__Passage given__:
╭──
Ralf Gerbershagen: Thanks for your feedback, Alex. Yes, we do have positions available. You can visit our career center, if you’re interested. The address is http://www.kodak.com/ek/US/en/Career_Opportunities.htm. You can learn more about Kodak Alaris there too.

 

Peter George: Kodak’s huge investment in analogue photography in the past meant that when digital came the rate of change was so fast they could not react in time. Has Kodak Alaris taken this on board and will it be an innovator once again? If so what disruptive technologies do you foresee Kodak pioneering in the future?

RG: Appreciate the question, Peter. My passions include driving long-term growth by way of innovation, empowerment, and accountability. And those passions are behind everything I want to do for Kodak Alaris and our customers to enable success for all.
╰──
__Directive A__:
Collect every line of the rows that contains the string "spectator", copying each one in full. Case matters.
The interview above and the rows that come next are separate, unrelated material.

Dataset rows
╭──
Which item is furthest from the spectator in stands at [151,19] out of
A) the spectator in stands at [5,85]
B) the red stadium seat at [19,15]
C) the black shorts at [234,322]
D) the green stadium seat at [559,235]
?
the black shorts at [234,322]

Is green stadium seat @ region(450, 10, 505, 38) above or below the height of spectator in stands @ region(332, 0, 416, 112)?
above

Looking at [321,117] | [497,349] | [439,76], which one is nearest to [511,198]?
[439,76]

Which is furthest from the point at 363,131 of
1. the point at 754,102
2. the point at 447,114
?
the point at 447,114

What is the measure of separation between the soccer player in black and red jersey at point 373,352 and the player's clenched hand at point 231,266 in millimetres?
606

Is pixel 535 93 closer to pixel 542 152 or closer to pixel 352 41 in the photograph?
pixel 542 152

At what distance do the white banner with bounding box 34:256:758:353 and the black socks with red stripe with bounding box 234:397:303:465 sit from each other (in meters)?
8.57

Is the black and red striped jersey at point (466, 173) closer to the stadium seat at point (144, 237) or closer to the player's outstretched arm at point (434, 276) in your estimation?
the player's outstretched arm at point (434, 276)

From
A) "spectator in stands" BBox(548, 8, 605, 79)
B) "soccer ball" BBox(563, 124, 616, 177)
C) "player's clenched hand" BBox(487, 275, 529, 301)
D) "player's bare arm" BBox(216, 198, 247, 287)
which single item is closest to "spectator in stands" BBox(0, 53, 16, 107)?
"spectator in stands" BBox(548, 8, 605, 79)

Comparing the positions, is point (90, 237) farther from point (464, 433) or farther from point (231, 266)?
╰──
__Directive B__:
Rewrite the part of the Kodak Alaris interview starting with "Ralf Gerbershagen: Thanks" and going on through "Alaris there too.", putting "careers page" in place of "career center".

__Written answer A__:
Which item is furthest from the spectator in stands at [151,19] out of
A) the spectator in stands at [5,85]
Is green stadium seat @ region(450, 10, 505, 38) above or below the height of spectator in stands @ region(332, 0, 416, 112)?
A) "spectator in stands" BBox(548, 8, 605, 79)
which single item is closest to "spectator in stands" BBox(0, 53, 16, 107)?
"spectator in stands" BBox(548, 8, 605, 79)

__Written answer B__:
Ralf Gerbershagen: Thanks for your feedback, Alex. Yes, we do have positions available. You can visit our careers page, if you’re interested. The address is http://www.kodak.com/ek/US/en/Career_Opportunities.htm. You can learn more about Kodak Alaris there too.